Text section:
— start —
Soon he switched to an all-tango format. To gear up for the show, he took a two-week trip to Buenos Aires, snatching up books and music, absorbing the history and culture of the music. "I learned a lot of things that were already somewhere in my mind," Paz says. "For the 25 years I lived in Argentina, I totally ignored the tango I heard every day at home. I liked rock & roll."

What Paz uncovered was a rich history of music, dance and culture that was largely undocumented. At that time there were no English-language histories of tango. The first was published just a year ago. Even Paz, who tracks down the dance's roots with a disciple's fervor, feels uncertain about many of the details.

Italian immigrants and recently freed slaves living in and around Buenos Aires (which was a slave port in the mid-1800s) developed the earliest form of tango in the 1860s. Paz says that the dance may have originally been a spinoff of high society's ballroom dancing which gave immigrants, penned up with little work and few resources, a chance to develop and show off their grace and skill. Initially, most of that showing off was done by men dancing together, because the flood of immigrants was largely male.

By the early 1900s, the dance moved from the streets to bordellos, where men lined up to take turns dancing with the women. The music developed an upbeat, seat-of-the-pants style, played by working-class musicians without the benefit of sheet music. From the bordellos, the dance began to spread upward through Argentine society.

Sailors took the form to Europe, where it caught on like wildfire. And once Europe embraced it, Argentine society grabbed hold of the dance, creating nightclubs and smoothing over some of the raunchier moves. When depression hit in 1931, tango went with it, falling out of favor for the first, but not the last, time.

A few years later, in 1935, musicians dramatically changed the songs, emphasizing the rhythms and making it easier to dance to. The crowds came pouring back. Tango hit its golden age from the late 1930s through the 1940s.

Though diminishing in popularity, tango remained strong among working-class people until the 1970s, when Argentina lived under a dictatorship. Paz, like most in his generation, just missed out on tango. The foreign influences of rock & roll were more appealing, and the tradition seemed on the wane.

With the fall of the dictatorship in 1983, a show called Tango Argentino was organized in Buenos Aires. Many of the old masters took the stage. The show toured the U.S. and Europe and helped to rekindle interest in the dance. When Forever Tango came to San Francisco in 1994, it was scheduled for four weeks and stayed for 92.

Now Buenos Aires is packed with tango tourists. The government officially sanctions the dance. People around the world from New Zealand and Japan to Germany and New York dance tango.
— end —
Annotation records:
— start —
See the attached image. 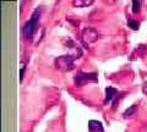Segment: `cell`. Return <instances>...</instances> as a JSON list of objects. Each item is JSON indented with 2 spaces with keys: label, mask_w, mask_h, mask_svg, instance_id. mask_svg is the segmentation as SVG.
Listing matches in <instances>:
<instances>
[{
  "label": "cell",
  "mask_w": 147,
  "mask_h": 132,
  "mask_svg": "<svg viewBox=\"0 0 147 132\" xmlns=\"http://www.w3.org/2000/svg\"><path fill=\"white\" fill-rule=\"evenodd\" d=\"M40 16V10L37 9V10L32 13V19L30 21H27L26 23L22 27V34L26 40H32L37 32V28H38V20Z\"/></svg>",
  "instance_id": "cell-1"
},
{
  "label": "cell",
  "mask_w": 147,
  "mask_h": 132,
  "mask_svg": "<svg viewBox=\"0 0 147 132\" xmlns=\"http://www.w3.org/2000/svg\"><path fill=\"white\" fill-rule=\"evenodd\" d=\"M77 59L76 55H63L55 59V67L60 71H71L74 69V61Z\"/></svg>",
  "instance_id": "cell-2"
},
{
  "label": "cell",
  "mask_w": 147,
  "mask_h": 132,
  "mask_svg": "<svg viewBox=\"0 0 147 132\" xmlns=\"http://www.w3.org/2000/svg\"><path fill=\"white\" fill-rule=\"evenodd\" d=\"M98 76L97 74L92 72V74H85V72H79L75 76V83L76 86H84L87 82H97Z\"/></svg>",
  "instance_id": "cell-3"
},
{
  "label": "cell",
  "mask_w": 147,
  "mask_h": 132,
  "mask_svg": "<svg viewBox=\"0 0 147 132\" xmlns=\"http://www.w3.org/2000/svg\"><path fill=\"white\" fill-rule=\"evenodd\" d=\"M98 38H99L98 32L94 28H92V27H88V28H85L82 31V40H84V43L86 45H90L92 43L97 42Z\"/></svg>",
  "instance_id": "cell-4"
},
{
  "label": "cell",
  "mask_w": 147,
  "mask_h": 132,
  "mask_svg": "<svg viewBox=\"0 0 147 132\" xmlns=\"http://www.w3.org/2000/svg\"><path fill=\"white\" fill-rule=\"evenodd\" d=\"M118 98H119V93H118V90L115 88H113V87L105 88V103H112L113 102V105H114L113 109H115V107H117Z\"/></svg>",
  "instance_id": "cell-5"
},
{
  "label": "cell",
  "mask_w": 147,
  "mask_h": 132,
  "mask_svg": "<svg viewBox=\"0 0 147 132\" xmlns=\"http://www.w3.org/2000/svg\"><path fill=\"white\" fill-rule=\"evenodd\" d=\"M88 130H90V132H104L102 124L96 120H91L88 122Z\"/></svg>",
  "instance_id": "cell-6"
},
{
  "label": "cell",
  "mask_w": 147,
  "mask_h": 132,
  "mask_svg": "<svg viewBox=\"0 0 147 132\" xmlns=\"http://www.w3.org/2000/svg\"><path fill=\"white\" fill-rule=\"evenodd\" d=\"M93 4V0H74L72 5L75 7H85V6H90Z\"/></svg>",
  "instance_id": "cell-7"
},
{
  "label": "cell",
  "mask_w": 147,
  "mask_h": 132,
  "mask_svg": "<svg viewBox=\"0 0 147 132\" xmlns=\"http://www.w3.org/2000/svg\"><path fill=\"white\" fill-rule=\"evenodd\" d=\"M136 110H137V105H136V104H134V105H132L131 108H129L127 110H126L125 113H124V116H125V117H129V116L134 115Z\"/></svg>",
  "instance_id": "cell-8"
},
{
  "label": "cell",
  "mask_w": 147,
  "mask_h": 132,
  "mask_svg": "<svg viewBox=\"0 0 147 132\" xmlns=\"http://www.w3.org/2000/svg\"><path fill=\"white\" fill-rule=\"evenodd\" d=\"M140 10H141V1L134 0V1H132V12L137 13V12H140Z\"/></svg>",
  "instance_id": "cell-9"
},
{
  "label": "cell",
  "mask_w": 147,
  "mask_h": 132,
  "mask_svg": "<svg viewBox=\"0 0 147 132\" xmlns=\"http://www.w3.org/2000/svg\"><path fill=\"white\" fill-rule=\"evenodd\" d=\"M127 25H129V27H130L131 29H134V31H137V29H139V27H140L139 22L134 21V20H129L127 21Z\"/></svg>",
  "instance_id": "cell-10"
},
{
  "label": "cell",
  "mask_w": 147,
  "mask_h": 132,
  "mask_svg": "<svg viewBox=\"0 0 147 132\" xmlns=\"http://www.w3.org/2000/svg\"><path fill=\"white\" fill-rule=\"evenodd\" d=\"M24 75H25V66L21 65V70H20V81L24 80Z\"/></svg>",
  "instance_id": "cell-11"
},
{
  "label": "cell",
  "mask_w": 147,
  "mask_h": 132,
  "mask_svg": "<svg viewBox=\"0 0 147 132\" xmlns=\"http://www.w3.org/2000/svg\"><path fill=\"white\" fill-rule=\"evenodd\" d=\"M142 92H144L145 94H147V82H145L144 86H142Z\"/></svg>",
  "instance_id": "cell-12"
}]
</instances>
— end —
Problems to work on:
A) According to the tango history, how long did Forever Tango stay in San Francisco in 1994, though it was scheduled for four weeks?
B) Write the next paragraph of the tango history, picking up after its final sentence.
The records stand apart from the tango history and are unrelated material.

Answers to the exercise:
A) 92 weeks.

B)
Inspired by his trip, Paz returned to Sunnyvale ready to play more tango music. Soon he was DJing milongas and classes, but he never danced himself. "I had the prejudice that tango was something you learned when you were a kid. In Buenos Aires if you weren't good by 18, forget it. If you didn't know how to dance, then a woman wouldn't dance with you."

After a while, Paz learned a few steps, but never really applied himself. Then, at a milonga one night, he realized he was the only Argentine in the room and he was not dancing.

That night Paz made a commitment to learn tango. Like so many other Argentinians, he was rediscovering what his parents already knew.

Within six months, he began to think there was hope. That was in 1993. Two years later, on a whim, he went to Stanford Tango Week and saw Hart leaning against a dance studio door.

WHILE PAZ WAS discovering tango, Hart was living a successful life in New York, running her own business, oblivious to the dance that would change her life.

One night while she was making a pasta dinner with a group of Argentine friends she met through her corporate event­planning business, someone put on a tango album. An Argentine friend boasted that he would teach her tango. But it only took a few steps for them to realize that no one in the room could dance it. As with Paz, the dance had passed these Argentines by.

They promised to take lessons, and Hart's interest was sparked. When she heard about Stanford's tango event, a two-week-long, eight-hour-a-day tango celebration featuring some of the world's best dancers, she had to check it out.

She showed up in Palo Alto just curious, not looking to change her life, meet anyone or fall in love. But then she danced with Paz. "Not till I met Alberto did I feel comfortable dancing. He produced a safe haven for me to dance," Hart says. They danced and talked and got to know each other. At the end of the week they parted, keeping in touch via email and fax.

"Tango touches people at crossroads in their lives. There is something deep about the experience of connecting with someone. My mother had just died at the time I was introduced to Argentine tango. She died young and suddenly," Hart says. "That made me realize that life is short. I am approaching my 50th birthday and suddenly I thought, where did 50 years go?"

Three months later, Alberto visited her in New York and asked her to come to Sunnyvale.

"I thought, am I nuts? I don't even know this guy," Hart says. She packed her bags and left New York behind.

HART AND PAZ TAKE the floor together after an evening of mixing partners. The couple share a dance--slow, deliberate, so close together that they snuff out the light between their bodies. They circle the nearly empty floor as others look on.

The dance holds a deep meaning to nearly everyone here. For Hart, a child of the '60s who has run her own business, the issue is about fitting the dance with her feminist background.

"At face value, it looks as though it is traditional role-playing--a man's dance," she says. "But it's not. The man navigates the dance. In following, you get to improvise. The man creates the space for you to dance in. Once that space is secure, it is a place for you to express yourself, to experience the music, to be feminine."

Alberto finds the social nature of the dance addictive. "People come together and share three minutes of true 50-50 cooperation between a man and a woman. The body communicates. The man improvises and feels the woman's responsiveness. It requires commitment, more than going out and listening to noise and drinking alcohol."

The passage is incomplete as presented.